Return the whole listing exactly as it stands.
※ ※ ※
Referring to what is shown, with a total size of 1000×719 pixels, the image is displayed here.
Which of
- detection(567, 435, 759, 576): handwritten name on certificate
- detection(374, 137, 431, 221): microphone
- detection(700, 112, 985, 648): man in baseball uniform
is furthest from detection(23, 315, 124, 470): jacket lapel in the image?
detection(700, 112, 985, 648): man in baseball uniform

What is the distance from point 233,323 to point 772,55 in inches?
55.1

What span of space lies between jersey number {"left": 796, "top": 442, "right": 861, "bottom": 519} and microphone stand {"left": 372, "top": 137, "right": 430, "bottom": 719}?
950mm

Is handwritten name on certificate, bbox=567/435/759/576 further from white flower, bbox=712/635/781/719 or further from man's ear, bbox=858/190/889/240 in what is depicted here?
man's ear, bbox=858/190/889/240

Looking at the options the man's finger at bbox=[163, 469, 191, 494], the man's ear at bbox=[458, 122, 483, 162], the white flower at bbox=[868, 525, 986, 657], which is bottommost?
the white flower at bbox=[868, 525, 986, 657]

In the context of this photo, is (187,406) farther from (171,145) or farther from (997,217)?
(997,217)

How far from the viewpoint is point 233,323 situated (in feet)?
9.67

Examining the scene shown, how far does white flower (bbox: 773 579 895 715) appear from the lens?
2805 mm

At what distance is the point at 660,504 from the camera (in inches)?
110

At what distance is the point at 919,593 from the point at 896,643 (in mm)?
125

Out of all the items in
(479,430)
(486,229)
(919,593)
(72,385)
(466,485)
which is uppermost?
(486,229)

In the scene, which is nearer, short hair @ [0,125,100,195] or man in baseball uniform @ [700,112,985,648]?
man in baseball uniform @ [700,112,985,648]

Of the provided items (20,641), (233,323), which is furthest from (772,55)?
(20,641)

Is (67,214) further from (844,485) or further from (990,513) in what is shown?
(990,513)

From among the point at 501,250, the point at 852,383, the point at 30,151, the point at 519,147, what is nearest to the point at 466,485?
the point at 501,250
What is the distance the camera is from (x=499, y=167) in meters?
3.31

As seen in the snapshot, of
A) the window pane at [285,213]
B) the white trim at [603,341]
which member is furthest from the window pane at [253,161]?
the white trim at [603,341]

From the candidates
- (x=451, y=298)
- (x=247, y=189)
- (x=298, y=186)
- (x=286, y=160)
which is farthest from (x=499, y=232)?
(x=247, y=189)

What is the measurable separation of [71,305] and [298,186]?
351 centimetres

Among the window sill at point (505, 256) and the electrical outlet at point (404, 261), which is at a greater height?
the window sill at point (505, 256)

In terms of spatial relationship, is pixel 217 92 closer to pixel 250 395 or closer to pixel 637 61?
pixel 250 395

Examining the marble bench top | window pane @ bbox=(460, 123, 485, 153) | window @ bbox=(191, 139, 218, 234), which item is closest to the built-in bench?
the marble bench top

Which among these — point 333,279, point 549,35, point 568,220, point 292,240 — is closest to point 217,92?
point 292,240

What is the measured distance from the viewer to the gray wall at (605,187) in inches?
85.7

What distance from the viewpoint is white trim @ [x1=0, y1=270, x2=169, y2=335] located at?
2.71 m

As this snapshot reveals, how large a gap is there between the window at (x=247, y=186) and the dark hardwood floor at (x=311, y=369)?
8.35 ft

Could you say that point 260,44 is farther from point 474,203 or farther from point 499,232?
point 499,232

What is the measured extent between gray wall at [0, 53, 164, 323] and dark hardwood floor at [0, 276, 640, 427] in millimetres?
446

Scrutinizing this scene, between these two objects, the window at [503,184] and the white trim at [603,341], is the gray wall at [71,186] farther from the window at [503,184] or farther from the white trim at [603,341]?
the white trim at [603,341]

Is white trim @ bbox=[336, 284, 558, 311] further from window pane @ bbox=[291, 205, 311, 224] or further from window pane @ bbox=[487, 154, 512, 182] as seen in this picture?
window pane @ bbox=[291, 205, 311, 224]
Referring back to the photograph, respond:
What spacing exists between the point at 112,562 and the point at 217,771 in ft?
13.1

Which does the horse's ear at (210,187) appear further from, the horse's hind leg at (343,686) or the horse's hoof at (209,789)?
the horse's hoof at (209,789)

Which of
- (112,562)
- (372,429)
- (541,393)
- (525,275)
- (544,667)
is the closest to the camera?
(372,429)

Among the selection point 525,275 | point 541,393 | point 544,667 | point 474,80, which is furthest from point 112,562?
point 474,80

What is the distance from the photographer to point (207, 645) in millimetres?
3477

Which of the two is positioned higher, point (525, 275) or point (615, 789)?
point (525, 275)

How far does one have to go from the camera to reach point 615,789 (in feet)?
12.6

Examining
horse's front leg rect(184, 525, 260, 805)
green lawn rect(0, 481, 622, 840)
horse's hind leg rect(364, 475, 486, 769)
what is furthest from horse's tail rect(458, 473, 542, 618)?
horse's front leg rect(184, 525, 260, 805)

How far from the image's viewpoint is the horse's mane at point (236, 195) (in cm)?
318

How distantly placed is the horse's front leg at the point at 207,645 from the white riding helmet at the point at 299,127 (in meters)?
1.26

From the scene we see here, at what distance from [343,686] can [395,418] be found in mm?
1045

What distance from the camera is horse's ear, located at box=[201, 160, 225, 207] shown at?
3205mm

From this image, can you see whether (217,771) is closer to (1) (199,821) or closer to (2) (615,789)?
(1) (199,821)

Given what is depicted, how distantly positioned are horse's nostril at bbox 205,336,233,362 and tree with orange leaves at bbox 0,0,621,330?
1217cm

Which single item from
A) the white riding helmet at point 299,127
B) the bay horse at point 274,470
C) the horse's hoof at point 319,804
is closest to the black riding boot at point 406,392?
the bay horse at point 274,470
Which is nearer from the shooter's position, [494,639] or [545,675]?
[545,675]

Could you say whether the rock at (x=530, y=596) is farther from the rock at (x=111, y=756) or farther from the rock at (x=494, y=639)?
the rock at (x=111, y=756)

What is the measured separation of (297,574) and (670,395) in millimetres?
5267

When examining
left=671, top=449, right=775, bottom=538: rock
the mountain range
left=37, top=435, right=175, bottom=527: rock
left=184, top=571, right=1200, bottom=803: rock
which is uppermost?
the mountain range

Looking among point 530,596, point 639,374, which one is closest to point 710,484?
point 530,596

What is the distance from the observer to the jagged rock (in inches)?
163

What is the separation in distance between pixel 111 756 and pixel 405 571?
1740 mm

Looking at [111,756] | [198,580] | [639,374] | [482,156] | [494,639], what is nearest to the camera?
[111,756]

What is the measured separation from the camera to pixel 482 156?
※ ※ ※
Written solution:
Referring to what is shown, with a total size of 1000×719 pixels, the image is displayed here.
Which of
- detection(567, 435, 759, 576): handwritten name on certificate
- detection(374, 137, 431, 221): microphone
- detection(700, 112, 985, 648): man in baseball uniform
is furthest from detection(23, 315, 124, 470): jacket lapel in the image?
detection(700, 112, 985, 648): man in baseball uniform

What is the distance from point 233,323 to point 772,55 in inches?
55.1

What span of space lies between jersey number {"left": 796, "top": 442, "right": 861, "bottom": 519} and microphone stand {"left": 372, "top": 137, "right": 430, "bottom": 719}?
950mm

Is handwritten name on certificate, bbox=567/435/759/576 further from white flower, bbox=712/635/781/719 or further from man's ear, bbox=858/190/889/240 in what is depicted here?
man's ear, bbox=858/190/889/240

Looking at the options the man's finger at bbox=[163, 469, 191, 494], the man's ear at bbox=[458, 122, 483, 162], the white flower at bbox=[868, 525, 986, 657], which is bottommost?
the white flower at bbox=[868, 525, 986, 657]

In the context of this photo, is (187,406) farther from (171,145) or farther from (997,217)?
(997,217)

How far from the viewpoint is point 233,323 situated (in feet)?
9.67

Examining the scene shown, how far does white flower (bbox: 773 579 895 715) appear from the lens?
2805 mm

At what distance is the point at 660,504 from the camera (in inches)?
110

At what distance is the point at 919,593 from the point at 896,643 (in mm)?
125

Out of all the items in
(479,430)
(486,229)
(919,593)
(72,385)
(466,485)
which is uppermost?
(486,229)

In the scene, which is nearer, short hair @ [0,125,100,195] or man in baseball uniform @ [700,112,985,648]?
man in baseball uniform @ [700,112,985,648]

Of the provided items (20,641), (233,323), which is furthest from (772,55)?
(20,641)

Is (67,214) further from (844,485) or further from (990,513) in what is shown?
(990,513)

From among the point at 501,250, the point at 852,383, the point at 30,151, the point at 519,147, what is nearest to the point at 466,485?
the point at 501,250
What is the distance the camera is from (x=499, y=167) in meters?
3.31

As seen in the snapshot, of
A) the window pane at [285,213]
B) the white trim at [603,341]
which member is furthest from the window pane at [253,161]?
the white trim at [603,341]

From the candidates
- (x=451, y=298)
- (x=247, y=189)
- (x=298, y=186)
- (x=286, y=160)
which is farthest from (x=499, y=232)?
(x=247, y=189)

What is the measurable separation of [71,305] and [298,186]?
351 centimetres

Among the window sill at point (505, 256) and the electrical outlet at point (404, 261), which is at a greater height?
the window sill at point (505, 256)

In terms of spatial relationship, is pixel 217 92 closer to pixel 250 395 or closer to pixel 637 61?
pixel 250 395

Examining the marble bench top | window pane @ bbox=(460, 123, 485, 153) | window @ bbox=(191, 139, 218, 234), which item is closest to the built-in bench?
the marble bench top

Which among these — point 333,279, point 549,35, point 568,220, point 292,240 — is closest to point 217,92?
point 292,240

What is the measured distance from the viewer to the gray wall at (605,187) in inches?
85.7

What distance from the viewpoint is white trim @ [x1=0, y1=270, x2=169, y2=335] located at?
2.71 m

As this snapshot reveals, how large a gap is there between the window at (x=247, y=186) and the dark hardwood floor at (x=311, y=369)?
8.35 ft

Could you say that point 260,44 is farther from point 474,203 or farther from point 499,232?
point 499,232

What is the measured extent between gray wall at [0, 53, 164, 323] and dark hardwood floor at [0, 276, 640, 427] in millimetres?
446

Scrutinizing this scene, between these two objects, the window at [503,184] and the white trim at [603,341], is the gray wall at [71,186] farther from the window at [503,184] or farther from the white trim at [603,341]?
the white trim at [603,341]

Is white trim @ bbox=[336, 284, 558, 311] further from window pane @ bbox=[291, 205, 311, 224] or further from window pane @ bbox=[487, 154, 512, 182] as seen in this picture?
window pane @ bbox=[291, 205, 311, 224]
Referring back to the photograph, respond:
What spacing exists between the point at 112,562 and the point at 217,771 in ft?
13.1

Which does the horse's ear at (210,187) appear further from, the horse's hind leg at (343,686) or the horse's hoof at (209,789)?
the horse's hoof at (209,789)

Which of
- (112,562)
- (372,429)
- (541,393)
- (525,275)
- (544,667)
is the closest to the camera?
(372,429)

Among the selection point 525,275 | point 541,393 | point 544,667 | point 474,80, which is furthest from point 112,562?
point 474,80

What is the distance from the photographer to point (207, 645) in millimetres?
3477

Which of the two is positioned higher, point (525, 275) or point (615, 789)?
point (525, 275)

How far does one have to go from the camera to reach point 615,789 (in feet)?
12.6

Examining
horse's front leg rect(184, 525, 260, 805)
green lawn rect(0, 481, 622, 840)
horse's hind leg rect(364, 475, 486, 769)
what is furthest from horse's tail rect(458, 473, 542, 618)?
horse's front leg rect(184, 525, 260, 805)

How far from the image's viewpoint is the horse's mane at point (236, 195) (in cm)?
318

How distantly placed is the horse's front leg at the point at 207,645 from the white riding helmet at the point at 299,127 (in meters)?
1.26

From the scene we see here, at what distance from [343,686] can [395,418] be found in mm?
1045

What distance from the camera is horse's ear, located at box=[201, 160, 225, 207] shown at?
3205mm

From this image, can you see whether (217,771) is closer to (1) (199,821) or closer to (2) (615,789)?
(1) (199,821)

Given what is depicted, how distantly positioned are horse's nostril at bbox 205,336,233,362 and tree with orange leaves at bbox 0,0,621,330?
1217cm

Which single item from
A) the white riding helmet at point 299,127
B) the bay horse at point 274,470
C) the horse's hoof at point 319,804
is closest to the black riding boot at point 406,392?
the bay horse at point 274,470
Which is nearer from the shooter's position, [494,639] or [545,675]?
[545,675]

Could you say whether the rock at (x=530, y=596) is farther from the rock at (x=111, y=756) or farther from the rock at (x=494, y=639)?
the rock at (x=111, y=756)

What is the measured separation of (297,574) and (670,395) in millimetres?
5267

When examining
left=671, top=449, right=775, bottom=538: rock
the mountain range
left=37, top=435, right=175, bottom=527: rock
left=184, top=571, right=1200, bottom=803: rock
which is uppermost?
the mountain range

Looking among point 530,596, point 639,374, which one is closest to point 710,484?
point 530,596

What is the distance from the observer to the jagged rock (in inches)?
163

What is the separation in distance between pixel 111 756 and pixel 405 571?
1740 mm

Looking at [111,756] | [198,580] | [639,374] | [482,156] | [494,639], what is nearest to the camera?
[111,756]

What is the measured separation from the camera to pixel 482 156?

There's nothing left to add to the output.